EXCERPT PROVIDED
Cancer patients with HIV often requires complex care. Miami Cancer Institute, now a member of the AIDS Malignancy Consortium (AMC), recently opened an HIV/Cancer Clinic, providing better access to new clinical trials as well as coordinated, multidisciplinary care in one location.

Marco Ruiz, MD

Marco Ruiz, M.D., chief of HIV Oncology and HIV Stem Cell Transplantation at Miami Cancer Institute

“The attention to detail for patients with HIV and cancer is critical,” says Marco Ruiz, M.D., the Institute’s chief of HIV Oncology and HIV Stem Cell Transplantation. Dr. Ruiz specializes in the treatment of hematologic cancers, including leukemia, lymphoma, myelodysplastic syndrome and myelofibrosis, as well as cancer combined with HIV.

Miami Cancer Institute is offering five clinical trials through the AMC and hopes to add others soon, Dr. Ruiz says. “Another factor that makes the Institute unique is that we offer stem cell transplantation for those infected with HIV and certain cancers. This is showing great promise as a cure for both diseases.”

The Institute has a number of cancer clinics under one roof so that patients can see multiple specialists and caregivers in one visit. Because Florida has the third highest number of HIV-infected residents among U.S. states, the development of the HIV-Cancer Clinic and the addition of the Institute to the AMC is particularly significant, according to another of the Institute’s physician-leaders.

“There are many people who will benefit from this expertise,” says Guenther Koehne, M.D., Ph.D., deputy director and chief of Blood & Marrow Transplant and Hematologic Oncology at the Institute. “These are exciting steps forward in improving care for HIV-infected cancer patients.”

RECORDS PROVIDED
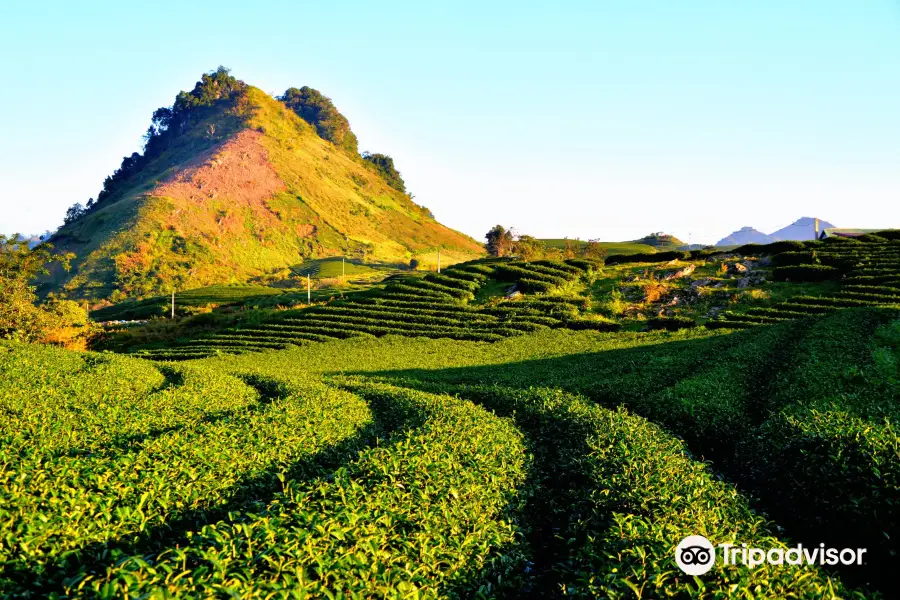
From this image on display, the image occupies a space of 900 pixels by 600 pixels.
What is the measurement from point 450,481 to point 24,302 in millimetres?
58544

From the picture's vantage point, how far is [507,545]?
9.05 metres

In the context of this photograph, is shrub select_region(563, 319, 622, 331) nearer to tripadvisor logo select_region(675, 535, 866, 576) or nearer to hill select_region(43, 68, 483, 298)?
tripadvisor logo select_region(675, 535, 866, 576)

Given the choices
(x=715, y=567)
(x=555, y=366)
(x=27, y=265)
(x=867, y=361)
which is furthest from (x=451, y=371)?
(x=27, y=265)

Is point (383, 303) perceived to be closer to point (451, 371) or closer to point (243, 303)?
point (451, 371)

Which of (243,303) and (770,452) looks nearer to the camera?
(770,452)

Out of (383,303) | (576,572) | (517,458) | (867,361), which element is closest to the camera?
(576,572)

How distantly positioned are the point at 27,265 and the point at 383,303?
36212 millimetres

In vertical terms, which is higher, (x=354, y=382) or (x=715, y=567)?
(x=715, y=567)

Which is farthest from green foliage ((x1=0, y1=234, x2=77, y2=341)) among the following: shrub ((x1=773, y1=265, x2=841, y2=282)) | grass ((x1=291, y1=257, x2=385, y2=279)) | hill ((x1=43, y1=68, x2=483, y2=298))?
grass ((x1=291, y1=257, x2=385, y2=279))

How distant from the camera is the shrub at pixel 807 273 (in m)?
59.6

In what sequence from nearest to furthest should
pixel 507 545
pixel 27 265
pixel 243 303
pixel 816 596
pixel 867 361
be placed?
pixel 816 596 → pixel 507 545 → pixel 867 361 → pixel 27 265 → pixel 243 303

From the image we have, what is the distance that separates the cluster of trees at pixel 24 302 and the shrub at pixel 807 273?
246 ft

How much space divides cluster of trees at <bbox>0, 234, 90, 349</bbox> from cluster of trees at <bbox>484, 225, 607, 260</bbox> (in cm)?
7207

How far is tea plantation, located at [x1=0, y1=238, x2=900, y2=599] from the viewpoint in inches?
268
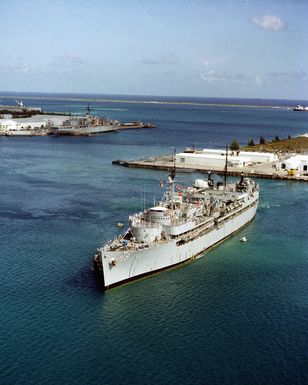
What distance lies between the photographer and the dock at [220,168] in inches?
3428

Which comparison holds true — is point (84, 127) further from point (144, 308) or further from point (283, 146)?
point (144, 308)

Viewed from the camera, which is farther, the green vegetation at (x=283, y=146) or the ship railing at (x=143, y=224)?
the green vegetation at (x=283, y=146)

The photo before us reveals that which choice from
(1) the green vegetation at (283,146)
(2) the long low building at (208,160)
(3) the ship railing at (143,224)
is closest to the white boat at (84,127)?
(1) the green vegetation at (283,146)

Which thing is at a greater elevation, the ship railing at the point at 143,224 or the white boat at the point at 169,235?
the ship railing at the point at 143,224

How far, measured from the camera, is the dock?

WORK ITEM A
Reproduce everything from "The Institute has" down to "the Institute’s physician-leaders." in the HIV/Cancer Clinic excerpt.
WORK ITEM B
According to the HIV/Cancer Clinic excerpt, how many clinical trials is Miami Cancer Institute offering through the AMC?

FINAL ANSWER A
The Institute has a number of cancer clinics under one roof so that patients can see multiple specialists and caregivers in one visit. Because Florida has the third highest number of HIV-infected residents among U.S. states, the development of the HIV-Cancer Clinic and the addition of the Institute to the AMC is particularly significant, according to another of the Institute’s physician-leaders.

FINAL ANSWER B
Five.